▸ **Request**: Reproduce the items word for word, starting at the line containing "When looking at" and continuing through the last line of the items, with both ends included.

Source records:

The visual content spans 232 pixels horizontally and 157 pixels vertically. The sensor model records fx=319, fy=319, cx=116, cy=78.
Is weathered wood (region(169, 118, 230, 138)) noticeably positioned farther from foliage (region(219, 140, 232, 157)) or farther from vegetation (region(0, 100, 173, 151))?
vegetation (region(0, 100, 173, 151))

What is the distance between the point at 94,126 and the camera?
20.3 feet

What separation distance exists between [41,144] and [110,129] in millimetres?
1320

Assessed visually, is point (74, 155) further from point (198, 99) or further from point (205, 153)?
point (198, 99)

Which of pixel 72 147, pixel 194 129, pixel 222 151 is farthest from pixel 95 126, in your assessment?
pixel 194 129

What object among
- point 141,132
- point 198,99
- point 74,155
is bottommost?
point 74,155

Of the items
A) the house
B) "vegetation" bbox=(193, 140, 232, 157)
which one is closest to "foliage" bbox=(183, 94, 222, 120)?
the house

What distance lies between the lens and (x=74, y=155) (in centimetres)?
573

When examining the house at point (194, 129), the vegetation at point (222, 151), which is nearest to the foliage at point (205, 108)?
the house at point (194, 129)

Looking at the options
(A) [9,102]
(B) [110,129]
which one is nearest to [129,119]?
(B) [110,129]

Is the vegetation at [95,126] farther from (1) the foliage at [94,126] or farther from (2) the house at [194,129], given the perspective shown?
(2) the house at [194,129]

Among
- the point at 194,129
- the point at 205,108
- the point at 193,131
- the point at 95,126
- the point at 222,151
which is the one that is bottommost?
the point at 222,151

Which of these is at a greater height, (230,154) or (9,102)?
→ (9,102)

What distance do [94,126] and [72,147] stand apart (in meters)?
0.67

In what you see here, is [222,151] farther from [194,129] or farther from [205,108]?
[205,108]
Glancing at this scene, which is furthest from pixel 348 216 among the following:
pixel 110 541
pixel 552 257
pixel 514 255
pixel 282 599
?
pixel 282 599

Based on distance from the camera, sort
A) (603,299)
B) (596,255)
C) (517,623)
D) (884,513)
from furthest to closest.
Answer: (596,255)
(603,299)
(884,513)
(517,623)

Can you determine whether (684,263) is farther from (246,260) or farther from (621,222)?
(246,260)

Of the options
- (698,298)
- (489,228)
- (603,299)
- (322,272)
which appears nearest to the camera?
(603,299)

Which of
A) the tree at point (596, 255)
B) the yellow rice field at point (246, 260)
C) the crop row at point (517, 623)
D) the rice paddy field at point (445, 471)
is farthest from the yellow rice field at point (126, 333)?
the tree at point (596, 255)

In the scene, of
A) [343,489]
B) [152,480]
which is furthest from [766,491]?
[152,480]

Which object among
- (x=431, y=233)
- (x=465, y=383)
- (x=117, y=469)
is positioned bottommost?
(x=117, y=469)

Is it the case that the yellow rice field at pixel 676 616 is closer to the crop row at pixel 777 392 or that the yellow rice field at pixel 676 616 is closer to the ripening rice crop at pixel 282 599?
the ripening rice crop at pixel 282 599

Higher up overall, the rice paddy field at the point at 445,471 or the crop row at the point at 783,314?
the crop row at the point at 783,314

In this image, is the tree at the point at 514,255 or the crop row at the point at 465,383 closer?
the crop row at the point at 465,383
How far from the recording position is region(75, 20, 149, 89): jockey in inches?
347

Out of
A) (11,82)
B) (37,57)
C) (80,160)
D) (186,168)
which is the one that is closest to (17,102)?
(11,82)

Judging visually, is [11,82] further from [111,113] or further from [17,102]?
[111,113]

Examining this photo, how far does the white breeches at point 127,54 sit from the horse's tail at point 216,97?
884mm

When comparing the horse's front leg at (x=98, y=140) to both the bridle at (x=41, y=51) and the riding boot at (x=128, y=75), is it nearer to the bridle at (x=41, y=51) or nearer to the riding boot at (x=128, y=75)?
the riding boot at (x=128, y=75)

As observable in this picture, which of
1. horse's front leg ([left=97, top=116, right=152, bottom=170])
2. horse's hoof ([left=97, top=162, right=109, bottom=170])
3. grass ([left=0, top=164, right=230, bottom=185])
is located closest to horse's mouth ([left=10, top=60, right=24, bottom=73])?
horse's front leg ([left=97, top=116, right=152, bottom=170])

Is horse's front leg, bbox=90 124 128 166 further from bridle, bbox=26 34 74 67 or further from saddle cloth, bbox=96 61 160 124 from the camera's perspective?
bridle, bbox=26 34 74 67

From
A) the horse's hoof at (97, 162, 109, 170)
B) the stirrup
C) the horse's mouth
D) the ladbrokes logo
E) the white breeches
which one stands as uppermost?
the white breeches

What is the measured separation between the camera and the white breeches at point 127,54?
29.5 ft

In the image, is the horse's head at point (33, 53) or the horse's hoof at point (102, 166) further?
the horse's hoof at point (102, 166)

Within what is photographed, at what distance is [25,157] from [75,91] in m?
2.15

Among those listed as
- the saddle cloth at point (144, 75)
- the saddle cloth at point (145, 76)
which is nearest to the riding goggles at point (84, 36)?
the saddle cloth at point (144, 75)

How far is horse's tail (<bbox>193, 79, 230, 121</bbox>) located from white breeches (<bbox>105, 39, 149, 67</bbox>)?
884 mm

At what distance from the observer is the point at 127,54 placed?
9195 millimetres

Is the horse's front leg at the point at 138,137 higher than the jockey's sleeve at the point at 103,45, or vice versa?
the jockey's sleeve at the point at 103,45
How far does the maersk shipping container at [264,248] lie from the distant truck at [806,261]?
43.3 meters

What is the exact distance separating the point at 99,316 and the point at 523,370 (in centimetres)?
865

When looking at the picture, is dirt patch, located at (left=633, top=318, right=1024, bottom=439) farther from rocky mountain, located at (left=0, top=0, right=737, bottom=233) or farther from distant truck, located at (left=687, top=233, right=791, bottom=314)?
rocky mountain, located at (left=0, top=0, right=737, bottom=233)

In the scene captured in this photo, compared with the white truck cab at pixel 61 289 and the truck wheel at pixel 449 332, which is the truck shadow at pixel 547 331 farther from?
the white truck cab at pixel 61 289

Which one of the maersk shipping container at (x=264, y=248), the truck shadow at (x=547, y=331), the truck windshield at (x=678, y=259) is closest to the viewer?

▸ **Exercise answer**:
When looking at the picture, is dirt patch, located at (left=633, top=318, right=1024, bottom=439) farther from rocky mountain, located at (left=0, top=0, right=737, bottom=233) or farther from distant truck, located at (left=687, top=233, right=791, bottom=314)?
rocky mountain, located at (left=0, top=0, right=737, bottom=233)

In the scene captured in this photo, compared with the white truck cab at pixel 61 289 and the truck wheel at pixel 449 332, which is the truck shadow at pixel 547 331 farther from?
the white truck cab at pixel 61 289

Which one of the maersk shipping container at (x=264, y=248), the truck shadow at (x=547, y=331), the truck windshield at (x=678, y=259) is closest to the viewer?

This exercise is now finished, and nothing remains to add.